Authors: Joshua McCune
He shot me. Not with a bullet, but with some net attached to a winch in the helicopter.
“Gotta get Big Bertha sharp,” the sergeant says. He retrieves a half-moon ax from an overhead bin, glides a whetstone along the blade’s arc. “Cold head. Might take me
three chops with such a thick neck. Hope it’s not messy.”
“You could use one of those electric cutters.”
“Clean, but leaves a nasty smell.”
“Not sure if I should sell it or mount it, Corporal. That’s one sizzling piece of coin, but imagine how much tail I’ll get with that lizard hung in the entryway.”
“What do you think, lizard lover?” the corporal says, running his hand along my thigh.
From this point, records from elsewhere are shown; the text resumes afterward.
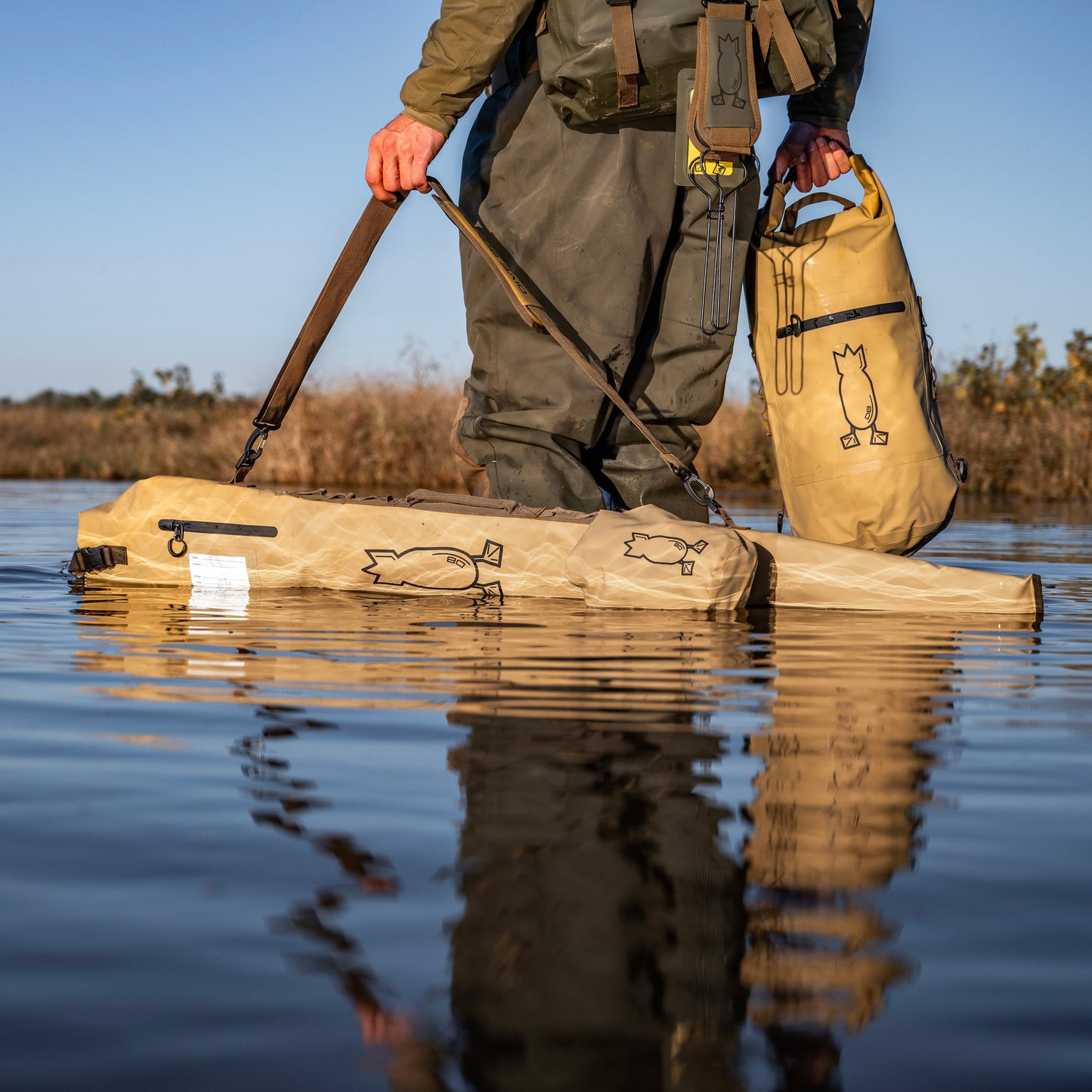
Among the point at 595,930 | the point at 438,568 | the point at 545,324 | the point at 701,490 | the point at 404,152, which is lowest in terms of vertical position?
the point at 595,930

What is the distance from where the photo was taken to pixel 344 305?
3924mm

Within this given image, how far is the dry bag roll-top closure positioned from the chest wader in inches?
2.6

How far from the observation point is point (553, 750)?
156 cm

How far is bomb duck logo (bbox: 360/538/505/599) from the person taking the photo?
3.46m

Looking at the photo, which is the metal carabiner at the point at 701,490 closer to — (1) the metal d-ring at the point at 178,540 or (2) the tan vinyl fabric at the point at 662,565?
(2) the tan vinyl fabric at the point at 662,565

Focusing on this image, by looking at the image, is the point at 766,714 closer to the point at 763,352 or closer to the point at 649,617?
the point at 649,617

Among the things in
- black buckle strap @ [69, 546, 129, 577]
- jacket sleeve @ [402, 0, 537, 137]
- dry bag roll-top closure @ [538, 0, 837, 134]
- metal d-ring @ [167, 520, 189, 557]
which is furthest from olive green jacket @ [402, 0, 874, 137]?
black buckle strap @ [69, 546, 129, 577]

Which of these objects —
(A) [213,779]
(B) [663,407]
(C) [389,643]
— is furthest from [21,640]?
(B) [663,407]

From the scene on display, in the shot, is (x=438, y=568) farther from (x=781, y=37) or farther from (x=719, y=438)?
(x=719, y=438)

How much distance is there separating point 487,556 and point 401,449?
11308 millimetres

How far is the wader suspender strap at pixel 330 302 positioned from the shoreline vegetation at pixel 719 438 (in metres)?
8.29

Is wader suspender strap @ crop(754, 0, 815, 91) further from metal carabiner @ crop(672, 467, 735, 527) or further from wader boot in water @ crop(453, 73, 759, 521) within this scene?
metal carabiner @ crop(672, 467, 735, 527)

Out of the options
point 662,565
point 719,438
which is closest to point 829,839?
point 662,565

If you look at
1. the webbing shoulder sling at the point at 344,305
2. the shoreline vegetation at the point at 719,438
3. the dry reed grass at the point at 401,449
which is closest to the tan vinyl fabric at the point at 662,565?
the webbing shoulder sling at the point at 344,305
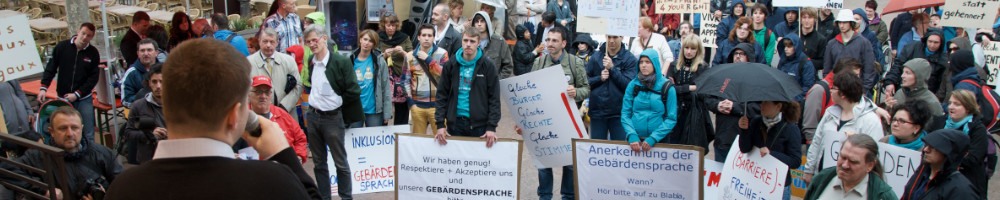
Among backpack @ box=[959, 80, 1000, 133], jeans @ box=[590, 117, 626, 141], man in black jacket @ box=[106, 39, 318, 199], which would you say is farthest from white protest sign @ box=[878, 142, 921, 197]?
man in black jacket @ box=[106, 39, 318, 199]

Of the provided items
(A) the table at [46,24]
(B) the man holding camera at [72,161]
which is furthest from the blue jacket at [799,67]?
(A) the table at [46,24]

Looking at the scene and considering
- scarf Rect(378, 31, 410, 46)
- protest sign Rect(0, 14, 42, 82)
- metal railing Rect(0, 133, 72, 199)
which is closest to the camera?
metal railing Rect(0, 133, 72, 199)

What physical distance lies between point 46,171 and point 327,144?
240 centimetres

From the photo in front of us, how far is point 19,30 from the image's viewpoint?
6754 millimetres

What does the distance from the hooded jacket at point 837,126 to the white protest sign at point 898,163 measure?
320mm

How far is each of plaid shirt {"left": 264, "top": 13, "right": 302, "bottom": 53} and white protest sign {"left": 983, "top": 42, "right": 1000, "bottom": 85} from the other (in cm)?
855

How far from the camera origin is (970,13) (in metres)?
9.98

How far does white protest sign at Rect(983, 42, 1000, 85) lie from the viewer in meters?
10.7

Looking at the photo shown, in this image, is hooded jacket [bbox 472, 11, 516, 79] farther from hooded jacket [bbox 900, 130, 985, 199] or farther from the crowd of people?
hooded jacket [bbox 900, 130, 985, 199]

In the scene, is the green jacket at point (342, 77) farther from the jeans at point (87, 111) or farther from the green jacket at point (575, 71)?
the jeans at point (87, 111)

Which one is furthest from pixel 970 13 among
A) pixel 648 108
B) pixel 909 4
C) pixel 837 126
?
pixel 648 108

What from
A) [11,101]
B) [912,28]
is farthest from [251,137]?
[912,28]

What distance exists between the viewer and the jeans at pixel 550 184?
24.5ft

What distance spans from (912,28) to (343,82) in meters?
9.38
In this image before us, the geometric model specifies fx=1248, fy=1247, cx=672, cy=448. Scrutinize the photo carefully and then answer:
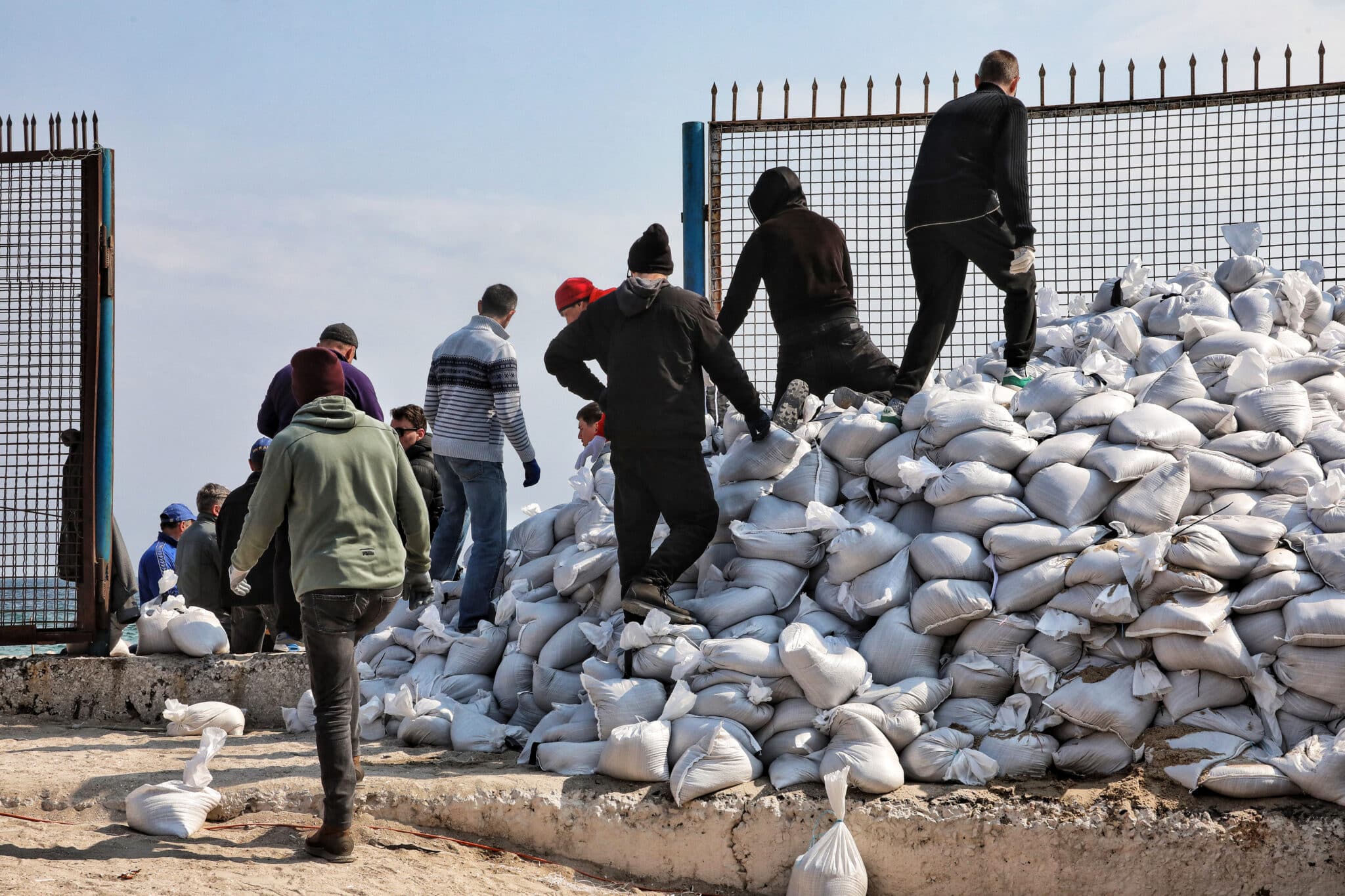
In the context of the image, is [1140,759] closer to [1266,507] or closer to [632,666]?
[1266,507]

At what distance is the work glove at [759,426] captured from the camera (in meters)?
5.04

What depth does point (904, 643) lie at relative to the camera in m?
4.43

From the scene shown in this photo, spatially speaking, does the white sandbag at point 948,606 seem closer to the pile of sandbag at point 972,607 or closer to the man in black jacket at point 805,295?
the pile of sandbag at point 972,607

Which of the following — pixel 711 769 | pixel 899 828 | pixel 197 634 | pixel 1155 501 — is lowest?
pixel 899 828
I gag and he laughs.
“I tell you, that Silver’s gonna make a nice addition to the collection.” The sergeant taps one of the two dozen stickers on his helmet—a cartoonish Green’s head, a dumb grin on its face, tongue lolling from its mouth. Two axes form the X across its snout. Different kill tokens from those of the Mason-Kline A-Bs, not from actual dragons, but somehow worse.
The corporal touches his own helmet, not as decorated and without any ax kills. “Gotta get some.”
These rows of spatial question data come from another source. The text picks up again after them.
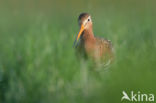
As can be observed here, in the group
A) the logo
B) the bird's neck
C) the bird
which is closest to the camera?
the logo

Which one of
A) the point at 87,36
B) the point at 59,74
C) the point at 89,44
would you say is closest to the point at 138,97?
the point at 59,74

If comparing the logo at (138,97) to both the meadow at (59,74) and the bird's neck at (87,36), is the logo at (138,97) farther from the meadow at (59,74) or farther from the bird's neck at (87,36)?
the bird's neck at (87,36)

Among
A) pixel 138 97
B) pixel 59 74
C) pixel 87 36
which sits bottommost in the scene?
pixel 138 97

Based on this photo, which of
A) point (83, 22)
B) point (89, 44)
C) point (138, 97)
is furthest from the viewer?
point (83, 22)

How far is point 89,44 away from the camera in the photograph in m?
7.95

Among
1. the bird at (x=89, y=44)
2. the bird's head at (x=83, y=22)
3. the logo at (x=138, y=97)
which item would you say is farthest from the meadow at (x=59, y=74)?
the bird's head at (x=83, y=22)

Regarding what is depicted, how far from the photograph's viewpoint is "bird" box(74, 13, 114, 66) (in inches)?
299

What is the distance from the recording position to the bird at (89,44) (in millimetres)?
7594

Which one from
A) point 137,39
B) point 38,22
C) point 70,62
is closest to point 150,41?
point 137,39

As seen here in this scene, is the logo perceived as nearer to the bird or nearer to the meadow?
the meadow

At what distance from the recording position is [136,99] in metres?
5.48

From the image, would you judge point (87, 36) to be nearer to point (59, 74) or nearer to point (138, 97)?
point (59, 74)

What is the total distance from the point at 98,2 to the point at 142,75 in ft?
35.3

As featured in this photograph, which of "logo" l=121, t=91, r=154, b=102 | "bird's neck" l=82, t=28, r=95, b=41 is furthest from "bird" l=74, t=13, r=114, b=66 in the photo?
"logo" l=121, t=91, r=154, b=102
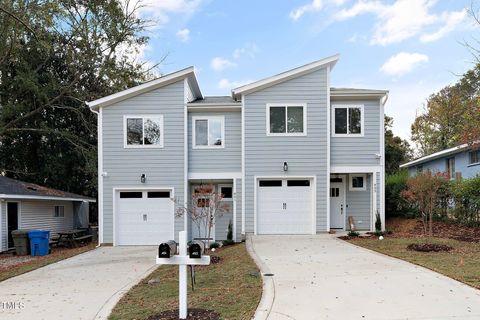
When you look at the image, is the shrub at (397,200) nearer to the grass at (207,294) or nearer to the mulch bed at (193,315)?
the grass at (207,294)

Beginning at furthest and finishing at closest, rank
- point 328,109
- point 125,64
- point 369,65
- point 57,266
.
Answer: point 125,64 < point 369,65 < point 328,109 < point 57,266

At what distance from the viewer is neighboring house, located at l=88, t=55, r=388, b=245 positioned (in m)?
15.2

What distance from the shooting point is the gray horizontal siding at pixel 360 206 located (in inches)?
627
The sergeant claps him on the shoulder. “You will. Plenty more slithering around in them caves.” He grins at me. “They make the best holiday decorations. You should have seen our last Christmas, dragon sister. My boys put a thousand lights on my largest Red and Green. Lit ’em up bright as the sun. Halle-fuckin-lujah. I played Santa Claus for the neighborhood. Sat right between them. Kids loved it.”
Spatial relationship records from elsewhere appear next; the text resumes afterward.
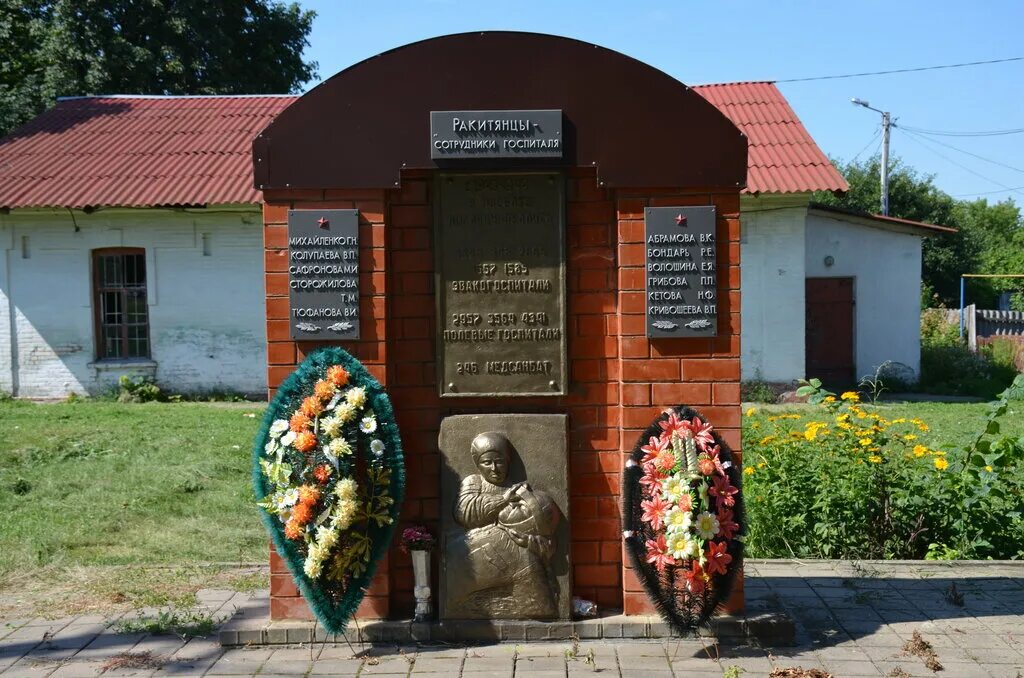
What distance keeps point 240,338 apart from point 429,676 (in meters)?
12.2

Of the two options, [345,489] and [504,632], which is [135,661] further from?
[504,632]

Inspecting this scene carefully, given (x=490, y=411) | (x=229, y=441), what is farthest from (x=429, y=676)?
(x=229, y=441)

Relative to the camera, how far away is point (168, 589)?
5664mm

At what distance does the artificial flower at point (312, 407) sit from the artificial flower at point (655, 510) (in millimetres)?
1509

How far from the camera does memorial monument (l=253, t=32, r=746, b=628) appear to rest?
462 centimetres

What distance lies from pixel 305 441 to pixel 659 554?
164cm

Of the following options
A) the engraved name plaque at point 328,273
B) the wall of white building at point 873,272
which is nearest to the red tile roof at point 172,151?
the wall of white building at point 873,272

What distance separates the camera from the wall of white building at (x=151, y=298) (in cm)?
1570

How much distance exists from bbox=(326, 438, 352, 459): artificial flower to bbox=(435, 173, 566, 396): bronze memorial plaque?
1.96 feet

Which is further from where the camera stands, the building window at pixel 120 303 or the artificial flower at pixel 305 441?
the building window at pixel 120 303

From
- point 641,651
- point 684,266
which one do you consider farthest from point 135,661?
point 684,266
“You got pics, right?” the corporal asks.
“Hell yeah. I’ll send ’em to you. The Silver would work better for Halloween, though, don’t you think?” the sergeant asks me as I begin to cry again. “We’d have to get its glow back. Like a dragon ghost head. That would be some slick-ass—”
“Shut up! Shut up!”
But they don’t.
We finally arrive at a massive military base, a sprawling patch of black surrounded by vacant farm fields. Tetris-shaped buildings protrude from the asphalt. The helicopters settle into a hover, dangling Baby above the tarmac. Armored personnel carriers converge. Two tractors pull a rolling sledge from the tallest structure on the base, a ten-story hangar identical to the dragattoir where they executed the Green that killed Mom.
The tractors center themselves between the APCs, and the helicopters lower Baby onto the sledge. Helmetless men in black doctor coats file from the nearest vehicles.
The sergeant scowls. “Mengeles.”
“Think we’ll at least get our finder’s fee?” the corporal asks as the men cut away the netting around Baby.
The sergeant grunts.
We land, wait inside the helicopter while the black-coated men use hoists to withdraw the tranquilizers. One
jabs a dragon Taser into Baby’s neck. Veins of silver lightning race across her body and vanish at her tail. He waves to an APC. Two A-Bs emerge, each carrying half of a gold dragon collar.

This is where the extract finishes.